We want to make something that is accessible and helps families but at the same time, it’s not a replacement for one-on-one connection with your healthcare provider. We’re in an international space online, with about half of our community coming from places like the USA, UK, India, Pakistan and Australia, so we do mention that what we say may differ based on your jurisdiction and even that the availability of interventions and treatments might be different as well.
How are you addressing COVID-19 as it relates to the South Asian community?
The South Asian community, across the diaspora, but certainly within Canada, has been particularly hard hit by COVID-19 over the past year. There are a lot of thoughts around why that is, including the proportion of the South Asian community that engages in essential work or frontline work, and also more structural inequities as well. You have a community that is suffering disproportionately, but is also being blamed in a way and is experiencing finger pointing and racial gaslighting. This is something that we’ve tried to cover along with international events like the Indian farmers’ protests and how they’re impacting other families in the diaspora. This may not be covered in mainstream media, but it’s very much on people’s minds and is causing this communal sorrow and trauma.
@punjabikidshealth##covid19 ##tiktokindia ##fyp ##doctorsoftiktok ##kids ##mom ##desi ##Bollywood ##punjab ##panjab ##india ##mentalhealth ##Pakistan ##canada ##pediatrician ##desi♬ How Far I’ll Go Version – Alessia Cara
What is lost when South Asian families don’t have healthcare providers that are also South Asian?
Some studies show there are improved health outcomes for families when they are receiving care from someone who has a shared experience, especially if they’re from the same racial or cultural group. It’s not just language that’s the barrier sometimes, but there is just that feeling of being able to connect in a different way and to feel like you can share information in a forthcoming and judgment-free sort of space. That can sometimes be around traditions, either in terms of care practices, traditional remedies, or complementary alternative medications.
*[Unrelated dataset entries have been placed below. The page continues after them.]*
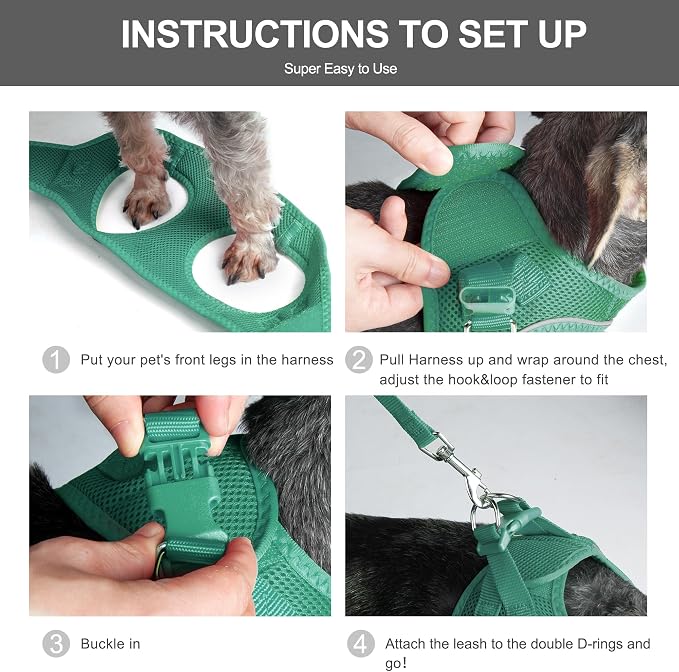 INSTRUCTIONS TO SET UP

Super Easy to Use

1 Put your pet's front legs in the harness

2 Pull Harness up and wrap around the chest, adjust the hook&loop fastener to fit

3 Buckle in

4 Attach the leash to the double D-rings and go!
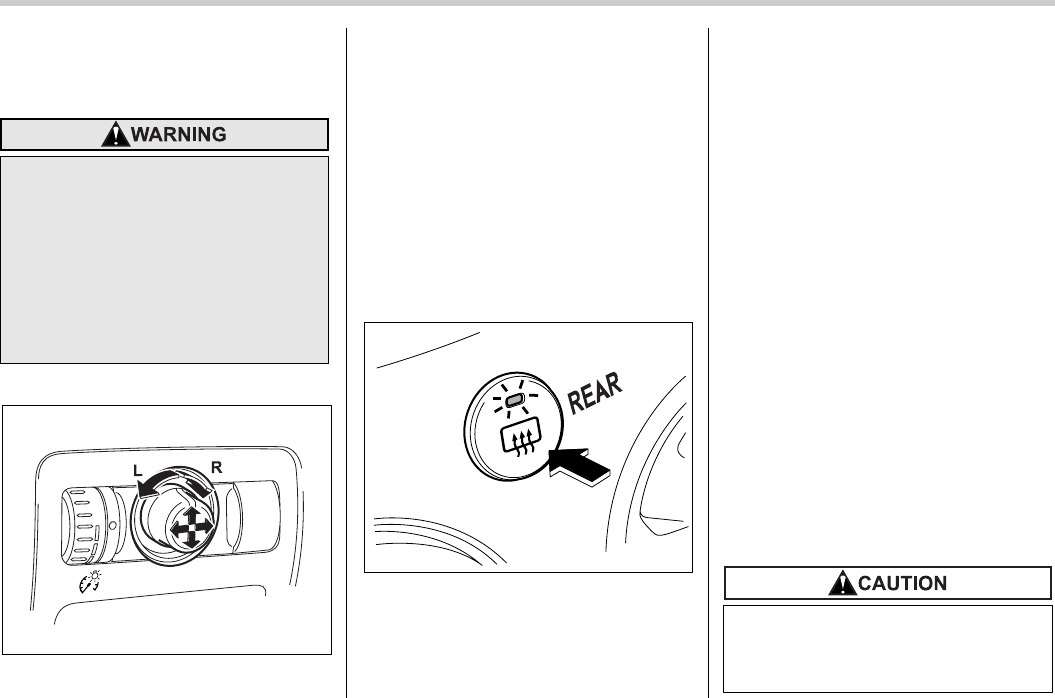 WARNING

L R

REAR

CAUTION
What topics and questions do you primarily see where South Asian culture or South Asian families may find themselves judged or misunderstood, and their parenting styles may rub up against those more Western medicinal styles?
I would say the interesting topics have been around nutrition, day-to-day routines, and behaviour management. We also see more Western perspectives on things like the idea that each child should have their own bedroom and their own bed, whereas that may not be as culturally accepted in other groups. It also may not be a reality based on what your household looks like.
Do you see a space for Punjabi Kids’ Health as we transition out of the pandemic?
I think even pre-pandemic, a lot of families were trying to connect online or accessing resources online. It can be tricky logistically to get in to see a provider and families also may feel rushed because of our current healthcare system, or they may not be aware of who to ask about certain topics, like behaviour management. I think there is going to be very much a space for this in the future as well.
This interview has been edited and condensed for clarity.